Los muertos: cifras que representan vidas truncadas
El último ajuste de datos se debe a la validación de 299 cuerpos recientemente identificados. Solo durante esta tregua —vigente desde el 10 de octubre— han muerto 354 palestinos por fuego israelí, según el propio ministerio. En las últimas 48 horas, dos cuerpos llegaron a los hospitales de la Franja; uno fue rescatado entre los escombros de una zona devastada.
Pero reducir la tragedia a una lista de muertos es una forma de volverla abstracta. Cada vida perdida es un mundo que se extingue, una familia rota, un futuro arrancado de tajo. Y cuando las cifras crecen de este modo, la pregunta que se impone es inevitable: ¿Qué sentido tiene una guerra que destruye tanto sin aportar solución alguna?
Hamas no es inocente, pero castigar a toda una población es un error histórico
El conflicto no comenzó en el vacío. La guerra estalló con el ataque de Hamas del 7 de octubre de 2023, donde murieron 1,221 personas y fueron secuestradas 251 más. Hamas no es una organización pacifista ni democrática; sus acciones han dañado profundamente tanto a israelíes como a palestinos. Pero una cosa es combatir a un grupo armado, y otra muy distinta es convertir a toda una sociedad en objetivo militar.
La estrategia de castigo colectivo —que se manifiesta en destrucción masiva de viviendas, infraestructura, hospitales y en el desplazamiento forzado de cientos de miles de familias— no solo es moralmente insostenible: es un error histórico, condenado por numerosos expertos y organismos internacionales.
Una guerra que pretende eliminar a un enemigo mediante la devastación total de su población e infraestructura termina creando generaciones enteras marcadas por el trauma, la orfandad y la desconfianza absoluta hacia cualquier proceso de paz.

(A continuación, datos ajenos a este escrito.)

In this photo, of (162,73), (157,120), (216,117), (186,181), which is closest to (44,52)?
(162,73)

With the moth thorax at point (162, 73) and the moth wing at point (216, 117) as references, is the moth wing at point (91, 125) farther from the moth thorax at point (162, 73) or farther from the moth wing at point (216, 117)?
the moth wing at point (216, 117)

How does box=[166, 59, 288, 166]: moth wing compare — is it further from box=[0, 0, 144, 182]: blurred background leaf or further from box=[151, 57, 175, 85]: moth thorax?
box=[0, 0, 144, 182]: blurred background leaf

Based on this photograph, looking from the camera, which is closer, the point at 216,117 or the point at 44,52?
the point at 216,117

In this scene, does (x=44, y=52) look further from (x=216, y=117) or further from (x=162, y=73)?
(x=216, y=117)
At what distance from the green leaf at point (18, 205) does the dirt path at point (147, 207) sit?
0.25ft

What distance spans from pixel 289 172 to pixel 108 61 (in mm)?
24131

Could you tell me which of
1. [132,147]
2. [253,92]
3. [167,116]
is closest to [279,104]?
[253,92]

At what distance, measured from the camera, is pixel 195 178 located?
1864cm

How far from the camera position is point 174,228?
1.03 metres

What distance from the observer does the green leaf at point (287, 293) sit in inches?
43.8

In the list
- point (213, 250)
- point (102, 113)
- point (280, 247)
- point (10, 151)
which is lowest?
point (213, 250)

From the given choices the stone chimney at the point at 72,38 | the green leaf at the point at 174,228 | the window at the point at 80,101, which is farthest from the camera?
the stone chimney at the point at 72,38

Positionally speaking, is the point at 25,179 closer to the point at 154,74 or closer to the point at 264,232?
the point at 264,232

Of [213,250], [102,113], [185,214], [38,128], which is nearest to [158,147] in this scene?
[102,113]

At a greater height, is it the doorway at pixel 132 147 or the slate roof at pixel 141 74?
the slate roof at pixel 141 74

Rehenes, prisioneros e intercambios en medio del desastre
Al inicio del reciente alto el fuego, las milicias de Gaza todavía mantenían 20 rehenes vivos y los cuerpos de 28 más. Desde entonces, Hamas liberó a todos los supervivientes y devolvió 26 restos mortales, mientras que Israel liberó a cerca de 2,000 prisioneros palestinos y entregó los cuerpos de cientos de fallecidos.
Estos intercambios, aunque humanamente significativos, no alteran el fondo de la tragedia: la destrucción de la vida cotidiana, la imposibilidad de reconstruir un sistema educativo, de sostener un hospital, de cultivar la tierra, de criar a los hijos sin miedo.
Una sociedad condenada a vivir en desgracia permanente
Hoy Gaza es un territorio exhausto: sin infraestructura funcional, con servicios colapsados, con familias enteras viviendo entre ruinas y con una generación de niños que ha crecido con el sonido de los bombardeos como ruido de fondo de sus vidas.
No hablamos solamente de muertos. Hablamos de una sociedad encadenada a la desgracia, sometida a un nivel de devastación que marcará su futuro por décadas.
La pregunta que se alza sobre este escenario es tan simple como incómoda:
¿Cómo se reconstruye la humanidad después de que la guerra la ha triturado de esta manera?
En este punto, insistir en la fuerza solo confirma el sinsentido de una estrategia que destruye mucho más de lo que resuelve. La historia demuestra que las guerras de exterminio nunca han traído seguridad duradera; en cambio, han sembrado ciclos todavía más largos de dolor.
Gaza, hoy, es la prueba viva de esa triste lección.